Johnson is one of the creators of NotebookLM, Google’s still evolving AI-powered research tool trained on sources you provide. Designed to help users derive key insights from their own notes and other chosen resources, The Verge says that with time, it “could be the most powerful and personal chatbot on the internet.”
 
Steven is the bestselling author over a dozen books about how innovations drive change in society. His latest book, Extra Life: A Short History of Living Longer, explores how the human species managed to double life expectancy in just one hundred years. Following the book's release, he hosted the Extra Life miniseries examining public health innovations that enabled us to live longer. In a serialized essay follow-up to Extra Life, Johnson published Immortality: A User’s Guide, pondering what would happen if we could double life expectancy yet again. His next book, The Infernal Machine, is about anarchism, the rise of the modern detective, and the birth of the surveillance state.
 
When he’s not building the next big AI tool or writing his next bestseller, Steven keeps himself busy with many projects, all focused on brilliant ideas and innovative technologies. His Substack, Adjacent Possible, is an eclectic exploration of how new ideas come into the world and the good and bad that happens when they come to fruition. He hosts the TED Interview podcast where he dives deep into the work and ideation processes of the most influential TED speakers. He pens “Hidden Heroes,” a series of in-depth profiles on innovators whose inventions make the modern world run but whose stories are largely unknown. These tributes to those who shaped technology can also be listened to on the Hidden Heroes podcast. His American Innovations podcast examined the science behind America’s biggest breakthroughs and how time, place, and people converged to make these inventions possible.
 
How We Got to Now, Johnson’s book detailing the secret history behind everyday objects, debuted at #4 on the New York Times bestseller list and was a finalist for the PEN/E.O. Wilson Literary Science Writing Award. The six-part television adaptation was nominated for an Emmy. Other popular titles include Where Good Ideas Come From, Ghost Map, Everything Bad is Good for You, Farsighted, Enemy of All Mankind, and Wonderland, which inspired the #1 iTunes podcast of the same name.
Steven Johnson is a regular contributor to the New York Times, Wall Street Journal, Wired, and many other publications. His TED talks have been viewed over five million times.

Topics

Where Good Ideas Come From: The Patterns Of Innovation.

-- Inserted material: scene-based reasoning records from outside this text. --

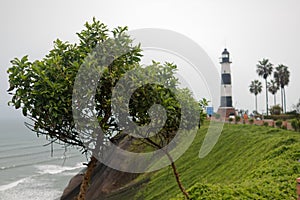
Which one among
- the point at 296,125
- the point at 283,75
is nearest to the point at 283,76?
the point at 283,75

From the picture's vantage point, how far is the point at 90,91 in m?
5.02

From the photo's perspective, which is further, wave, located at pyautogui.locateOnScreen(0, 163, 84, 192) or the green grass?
wave, located at pyautogui.locateOnScreen(0, 163, 84, 192)

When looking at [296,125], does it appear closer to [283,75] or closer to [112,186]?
[112,186]

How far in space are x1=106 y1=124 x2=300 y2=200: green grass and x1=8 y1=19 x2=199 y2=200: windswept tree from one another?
2448 mm

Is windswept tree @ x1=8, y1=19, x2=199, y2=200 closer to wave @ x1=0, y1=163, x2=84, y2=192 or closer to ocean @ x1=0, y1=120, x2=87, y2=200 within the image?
ocean @ x1=0, y1=120, x2=87, y2=200

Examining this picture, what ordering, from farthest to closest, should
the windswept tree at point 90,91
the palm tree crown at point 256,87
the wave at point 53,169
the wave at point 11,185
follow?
the palm tree crown at point 256,87 < the wave at point 53,169 < the wave at point 11,185 < the windswept tree at point 90,91

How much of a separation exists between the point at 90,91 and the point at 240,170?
421 inches

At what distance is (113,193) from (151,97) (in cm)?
1610

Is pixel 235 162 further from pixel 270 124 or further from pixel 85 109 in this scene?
pixel 85 109

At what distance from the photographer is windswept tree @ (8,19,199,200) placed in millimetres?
5047

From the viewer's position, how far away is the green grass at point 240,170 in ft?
23.6

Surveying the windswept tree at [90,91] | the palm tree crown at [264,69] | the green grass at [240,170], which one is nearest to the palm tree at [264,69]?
the palm tree crown at [264,69]

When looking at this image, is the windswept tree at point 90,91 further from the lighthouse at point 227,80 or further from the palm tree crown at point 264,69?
the palm tree crown at point 264,69

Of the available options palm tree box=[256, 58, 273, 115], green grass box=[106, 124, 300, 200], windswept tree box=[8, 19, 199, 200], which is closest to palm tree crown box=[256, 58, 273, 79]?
palm tree box=[256, 58, 273, 115]
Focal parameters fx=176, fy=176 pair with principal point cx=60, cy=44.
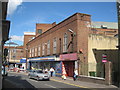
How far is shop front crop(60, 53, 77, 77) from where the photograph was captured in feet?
82.7

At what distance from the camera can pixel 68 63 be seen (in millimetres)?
27719

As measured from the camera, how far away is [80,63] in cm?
2342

Steven discusses the seven patterns of unusually innovative teams and organizations that he examined in his bestselling book and influential TED talk. He explains how "slow hunches" are more important than "lightbulb moments" and explains how the 18th-century coffeehouse was a model of multi-disciplinary collaboration. And he looks at how modern platforms like the World Wide Web and Twitter have encouraged breakthrough ideas in the modern age.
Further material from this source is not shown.